WebRTC flow

Let’s simplify how webRTC works. There are 3 parts to webRTC.

  1. Signalling
  2. Connecting
  3. Communicating

WebRTC is a peer to peer protocol which eliminates the need for the traffic to be routed through a central server.

The server is used only to help setup the initial channels. Its called a signalling server since it builds up the initial handshakes.

When 2 users want to communicate using webRTC, they need to know each other’s IPs. To do so they first go to the central server to find out how to connect with each other.

Here all the NAT and symmetric NAT comes in.

Full Cone – Static

The router contains a stating mapping from external facing port to a internal facing IP:port, so any external computer can send a message to the internal computer by sending a message to externally mapped port

Restricted Cone – IP restriction

The router only allows a incoming packet on the mapped port if there was a originating packet from inside of the network to the IP from where the traffic is coming in.

Port Restricted Cone – IP+port restriction

The router only allows a incoming packet on the mapped port if there was a originating packet from inside of the network to the IP and port from where the traffic is coming in

Symmetric NAT – Hard NAT

In all above the internal device port is mapped to one single external facing port. 10.0.0.1:8000 has only 1 mapping externalIp:1234

In Symmetric NAT, we create a new mapping for each external client.

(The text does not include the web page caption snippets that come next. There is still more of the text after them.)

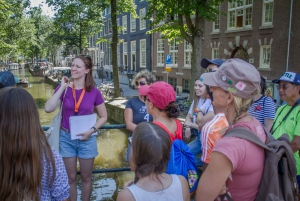 Amsterdam Walking Tour: The Fascinating Story of Anne Frank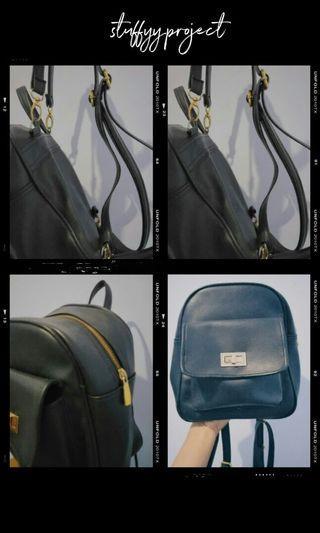 Sling and Hand Ransel Bag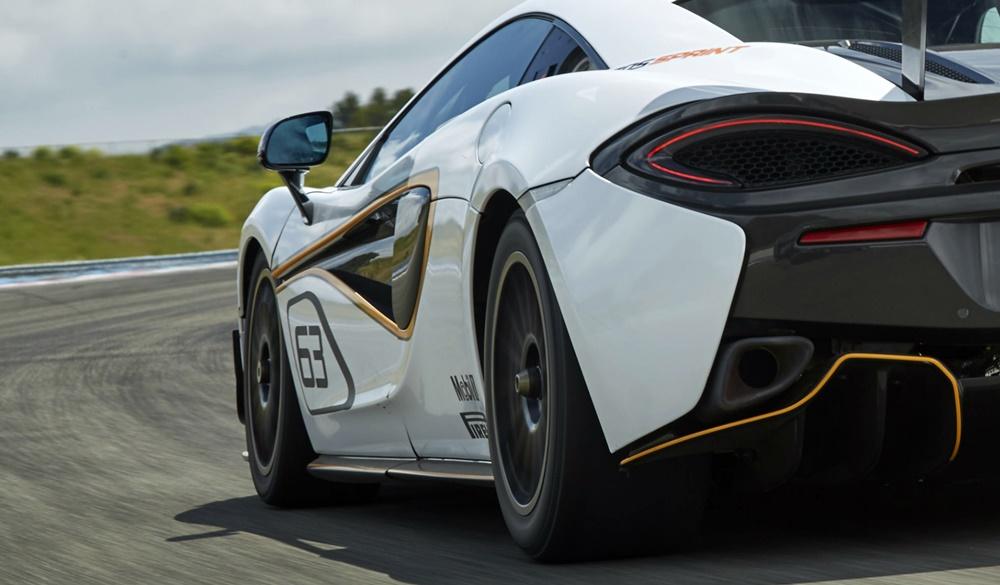 McLaren 570S Sprint (6)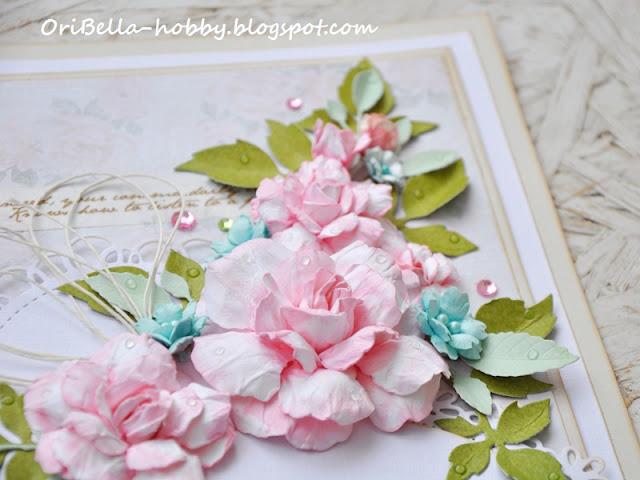 kwiaty z papieru ręcznie robione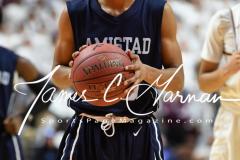 CIAC Boys Basketball Division III Finals - #1 Farmington 55 vs #9 Amistad 45 - Photo (106)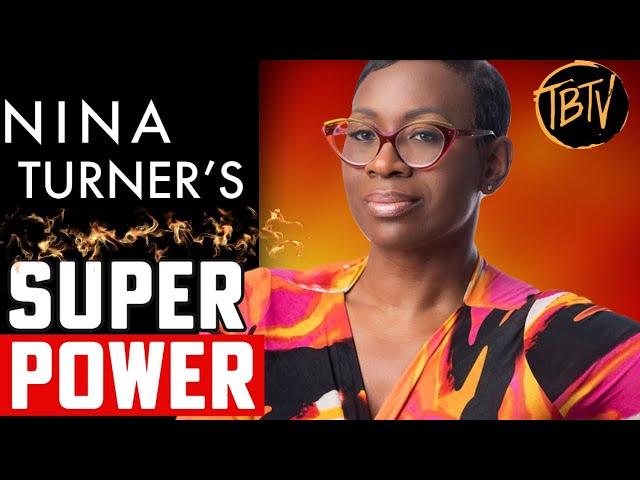 Nina Turner BLAZES Pass Another Milestone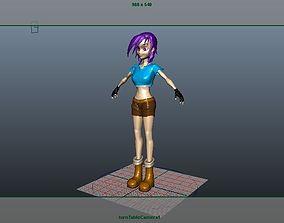 Kila rig 3D model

So 10.0.0.1:8000 will be exposed as externalIP:1234 to computer 1, but to computer 2 it gets exposed as externalIP:5678. And same port restricted cone applies here, so Computer 2 cannot send a packet to internal computer via 1234 since there was no originating packet to it from 1234

This brings in a challenge in webRTC peer to peer communication. Assume External Computer 1 is the Signalling server, and External Computer 2 is the User 2 who wants to talk to Internal computer. Since Signalling is happening on Port 1234, when External Computer 2 tries to reach back to Internal computer, it has no possible path since 5678 port has not been setup. It becomes the chicken and egg situation. To overcome this we have to route the traffic between these clients using a intermediary server called the TURN server.

End to end flow

Lets look at the communication flow between the 2 peers. The first section is just message exchange over sockets, When both users are able to see their own streams, then they send a offer and answer with their stream information to each other.

First we create a room where the host and the participant can join.

This is done by client (User-1) sending a message over socket to server

socket.emit("create", roomName);

On server side we listen to this message, create the room and respond with “created”

socket.on("create", function (roomName) {
  let rooms = io.sockets.adapter.rooms;
  socket.join(roomName);
  socket.emit("created");
}

When the User-1 receives the “created” message, it builds up the stream and displays it to User-1

socket.on("created", function () {
  navigator.mediaDevices
    .getUserMedia({
      audio: false,
      video: { width: 360, height: 360 },
    })
    .then(function (stream) {
      var hostVideo = document.getElementById("host-video");
      hostVideo.srcObject = stream;
      hostVideo.onloadedmetadata = function (e) {
          hostVideo.play();
      };
    })
    .catch(function (err) {
      alert("Couldn't Access User Media");
    });
});

Now the room was ready as soon as the server responded with created message , and User-2 can also join.

User-2 sends a join message

socket.emit("join", roomName);

On server side the logic is same, we check the room exist and add this socket to the room, and respond with “joined” message

socket.on("join", function (roomName) {
  let rooms = io.sockets.adapter.rooms;
  socket.join(roomName);
  socket.emit("joined");
}

When the User-2 gets the “joined” message, it builds up the stream and displays it to User-2

It also emits a “ready” message back to the server.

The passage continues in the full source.